Ferdows took the blueprints from General Adad’s hand, as the border guard with the confiscated cameras signaled the Americans to stay put. He strode quickly, glancing back at the hostages. Dong-Sun watched the bearded American pull a small object, like a pen, out of his shirtsleeve. Sensing danger, she stepped behind Ferdows and General Adad to use them as human shields. She didn’t want to die in war-torn Syria.
With a click of the pen a starburst grenade, hidden inside a camera, exploded in a percussion blast, instantly killing the Syrian soldier. The shock wave radiated out, knocking over the generals, Adad and Ferdows, back on top of diminutive Dong-Sun. The generals, closest to the border guard’s motionless body, writhed in pain, covering their ears as blood seeped out.
The CIA agents yanked the other border guard to the ground, wresting the AK-47 and pistol from him. The female agent turned around and fired the pistol, shooting General Adad’s bodyguards. The bearded agent stabbed the border guard in the ribs, driving the blade into his ribs until his eyes flared open in shock, while his will to fight slackened.
Taking a page out of Osama bin Laden’s al Qaeda playbook—when he dispatched a pair of assassins dressed as journalists to blow up the Afghan Northern Alliance leader Ahmad Shah Massoud two days before the 9/11 attacks—Alan Cuthbert and his fellow CIA operator moved in to secure the site.

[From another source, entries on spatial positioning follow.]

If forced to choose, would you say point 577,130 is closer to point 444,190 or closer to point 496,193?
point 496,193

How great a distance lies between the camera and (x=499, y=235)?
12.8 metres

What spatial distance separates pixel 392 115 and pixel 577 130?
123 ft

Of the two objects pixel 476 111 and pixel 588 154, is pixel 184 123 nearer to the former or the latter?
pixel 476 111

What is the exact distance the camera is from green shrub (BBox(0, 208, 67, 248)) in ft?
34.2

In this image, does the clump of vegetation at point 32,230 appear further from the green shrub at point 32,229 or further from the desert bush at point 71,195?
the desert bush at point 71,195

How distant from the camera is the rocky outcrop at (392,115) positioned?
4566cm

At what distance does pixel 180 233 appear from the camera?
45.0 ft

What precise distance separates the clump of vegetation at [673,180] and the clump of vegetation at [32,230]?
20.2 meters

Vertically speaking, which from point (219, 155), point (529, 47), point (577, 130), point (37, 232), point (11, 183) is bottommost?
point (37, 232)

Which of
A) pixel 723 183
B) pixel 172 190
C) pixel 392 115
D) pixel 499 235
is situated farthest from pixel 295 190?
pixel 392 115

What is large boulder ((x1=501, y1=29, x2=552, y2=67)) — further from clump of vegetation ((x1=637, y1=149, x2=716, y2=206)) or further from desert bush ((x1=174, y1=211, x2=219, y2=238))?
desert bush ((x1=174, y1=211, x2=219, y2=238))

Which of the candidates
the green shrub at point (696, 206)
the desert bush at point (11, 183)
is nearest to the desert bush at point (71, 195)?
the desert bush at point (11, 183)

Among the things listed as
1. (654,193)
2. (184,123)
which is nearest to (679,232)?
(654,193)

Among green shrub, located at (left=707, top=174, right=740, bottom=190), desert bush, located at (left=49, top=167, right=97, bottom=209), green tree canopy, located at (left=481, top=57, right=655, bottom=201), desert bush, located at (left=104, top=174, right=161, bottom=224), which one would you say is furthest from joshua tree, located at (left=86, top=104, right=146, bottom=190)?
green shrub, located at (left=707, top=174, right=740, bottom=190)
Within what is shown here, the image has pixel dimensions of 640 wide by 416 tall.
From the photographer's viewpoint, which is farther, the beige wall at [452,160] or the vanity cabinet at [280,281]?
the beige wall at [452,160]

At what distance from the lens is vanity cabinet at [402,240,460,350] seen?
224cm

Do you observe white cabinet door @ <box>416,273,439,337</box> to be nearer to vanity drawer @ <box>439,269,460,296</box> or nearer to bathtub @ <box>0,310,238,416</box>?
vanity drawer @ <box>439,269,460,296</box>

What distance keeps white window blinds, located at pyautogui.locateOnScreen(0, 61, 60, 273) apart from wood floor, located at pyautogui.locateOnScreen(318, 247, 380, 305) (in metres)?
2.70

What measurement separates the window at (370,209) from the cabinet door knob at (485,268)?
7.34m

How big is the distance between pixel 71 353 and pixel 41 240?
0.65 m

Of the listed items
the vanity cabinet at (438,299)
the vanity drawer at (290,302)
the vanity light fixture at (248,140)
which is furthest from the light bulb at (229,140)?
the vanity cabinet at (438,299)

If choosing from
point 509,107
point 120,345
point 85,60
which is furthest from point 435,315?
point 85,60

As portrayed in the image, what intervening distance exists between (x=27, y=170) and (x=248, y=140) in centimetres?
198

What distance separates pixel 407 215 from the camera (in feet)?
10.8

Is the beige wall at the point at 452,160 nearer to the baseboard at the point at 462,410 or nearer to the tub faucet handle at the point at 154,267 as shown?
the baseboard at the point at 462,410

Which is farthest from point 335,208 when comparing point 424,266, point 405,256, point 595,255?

A jeep rumbled up the road in a cloud of dust, cut across the flats toward them where the connector road had been designed. The female agent picked up the plans, while Agent Cuthbert pulled a quivering Ferdows off of Dong-Sun. With the cap blown off her head and her long hair disheveled, draping her stunned face, Cuthbert lifted the engineer to her feet as the jeep skidded to a halt. Waiting to see who was in the vehicle, the female agent frisked Dong-Sun’s backside. The agent felt the outline of a pistol tucked down the belt of her narrow waist, and pulled out a Browning automatic.